1235. — À M. LE COMTE D’ARGENTAL.
Ce 29 janvier.

Je suis absolument de l’avis de l’ange gardien et de ses chérubins sur le retranchement de la scène d’Atide, au quatrième acte. Non-seulement cette arrivée d’Atide ressemblait en quelque chose à l’Atalide de Bajazet, mais elle me paraît peu décente et très-froide dans une circonstance si terrible, et à la vue du corps expirant d’un père, qui doit occuper toute l’attention de la malheureuse Zulime.

Après avoir bien examiné les autres observations, et avoir plié mon esprit à suivre les routes qu’on me propose, je les trouve absolument inpraticables.

On veut que Zulime doute si son amant a assassiné son père ; on veut ensuite qu’elle puisse l’excuser sur ce qu’il l’a tué sans le savoir, et que cette idée de l’innocence de Ramire soit l’objet qui occupe principalement le cœur de Zuhme.

Je crois avoir ménagé assez le peu de doutes qu’elle doit avoir, et je crois que ce serait perdre toute la force du tragique que de vouloir rendre toujours son amant innocent.
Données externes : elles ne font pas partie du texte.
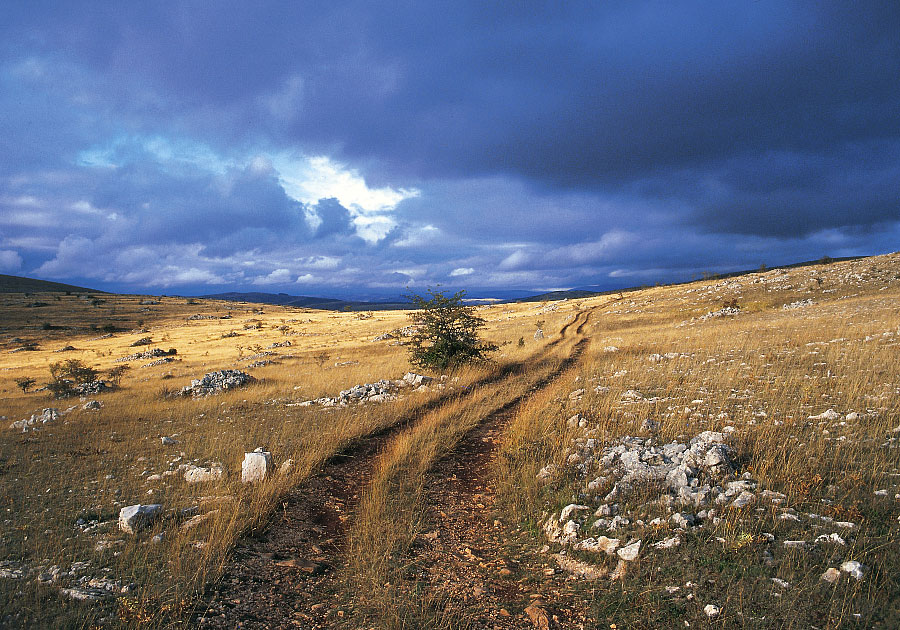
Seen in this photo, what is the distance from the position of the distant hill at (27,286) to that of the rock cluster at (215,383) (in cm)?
13528

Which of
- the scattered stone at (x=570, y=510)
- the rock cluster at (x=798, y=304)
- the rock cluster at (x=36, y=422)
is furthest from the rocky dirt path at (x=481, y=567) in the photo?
the rock cluster at (x=798, y=304)

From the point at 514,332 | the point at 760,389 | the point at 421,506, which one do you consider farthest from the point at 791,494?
the point at 514,332

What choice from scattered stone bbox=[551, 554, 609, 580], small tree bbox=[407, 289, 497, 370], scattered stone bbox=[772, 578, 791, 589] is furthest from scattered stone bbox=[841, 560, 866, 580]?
small tree bbox=[407, 289, 497, 370]

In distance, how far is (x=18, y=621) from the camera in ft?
13.3

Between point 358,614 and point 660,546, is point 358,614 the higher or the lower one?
the lower one

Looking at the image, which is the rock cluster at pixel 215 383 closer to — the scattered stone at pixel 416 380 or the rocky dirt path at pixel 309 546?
the scattered stone at pixel 416 380

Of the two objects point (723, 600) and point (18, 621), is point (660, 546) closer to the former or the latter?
point (723, 600)

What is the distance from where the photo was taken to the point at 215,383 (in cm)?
1869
Le véritable tragique, le comble de la terreur et de la pitié est, à mon avis, qu’elle aime son amant criminel et parricide. Point de belles situations sans de grands combats, point de passions vraiment intéressantes sans de grands reproches. Ceux qui conseillèrent à Pradon de ne pas rendre Phèdre incestueuse lui conseillèrent des bienséances bien malheureuses et bien messéantes au théâtre. Ah ! ne me traitez pas en Pradon !

Je condamne aussi sévèrement toute assemblée de peuple. Ce n’est pas d’une vaine pompe dont il s’agit ; il faut que Zulime, en mourant, adore encore la cause de ses crimes et de ses malheurs ; il faut qu’elle le dise, et, si elle était devant le peuple, cette affreuse confidence serait déplacée ; c’est alors que les bienséances seraient violées. J’aime la pompe du spectacle, mais j’aime mieux un vers passionné.
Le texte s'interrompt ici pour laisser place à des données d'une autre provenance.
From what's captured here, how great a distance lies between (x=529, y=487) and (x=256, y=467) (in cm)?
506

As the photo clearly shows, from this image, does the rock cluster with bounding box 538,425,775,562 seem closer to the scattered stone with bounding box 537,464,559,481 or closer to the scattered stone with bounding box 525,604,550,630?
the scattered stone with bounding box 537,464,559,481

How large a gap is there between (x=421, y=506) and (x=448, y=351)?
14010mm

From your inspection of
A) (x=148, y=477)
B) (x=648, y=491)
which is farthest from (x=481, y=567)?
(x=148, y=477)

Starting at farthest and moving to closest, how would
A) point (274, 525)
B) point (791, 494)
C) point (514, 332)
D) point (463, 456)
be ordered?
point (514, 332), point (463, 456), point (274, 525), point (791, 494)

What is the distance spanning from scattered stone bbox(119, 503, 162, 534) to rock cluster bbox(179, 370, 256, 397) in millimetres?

Voici donc les seuls changements que mon temps, mes occupations, et mon départ, me permettent. Benigno animo legete ; et publici juris in theatro fiant. Je vous supplie d’adresser vos ordres chez l’abbé Moussinot, qui aura mon adresse.

Je me flatte que je vous adresserai bientôt mieux que Zulime. Permettez-moi de baiser respectueusement la belle main[1] qui a écrit les remarques auxquelles j’ai obéi en partie.
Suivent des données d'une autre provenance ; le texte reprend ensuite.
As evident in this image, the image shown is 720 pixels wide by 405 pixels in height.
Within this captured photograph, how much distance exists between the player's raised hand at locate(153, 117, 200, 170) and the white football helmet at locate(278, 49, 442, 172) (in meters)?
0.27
· · · · · · · · · · · · · · · Si quid novisti rectius istis,
Candidus imperti ; si non, bis utere mecum.

(Hor., lib. I, ep. vi, v. 67.)

Voyez si vous êtes à peu près content. Donnez cela à Mlle Quinault quand il vous plaira, sinon donnez-moi donc de nouveaux ordres. Mais je sens les limites de mon esprit ; je ne pourrai guère aller plus loin, comme je ne peux vous aimer ni vous respecter davantage.

  1. Mme d’Argental servait de secrétaire à son mari, quand celui-ci était indisposé. Voyez la lettre du 13 mars 1740, à Mme d’Argental.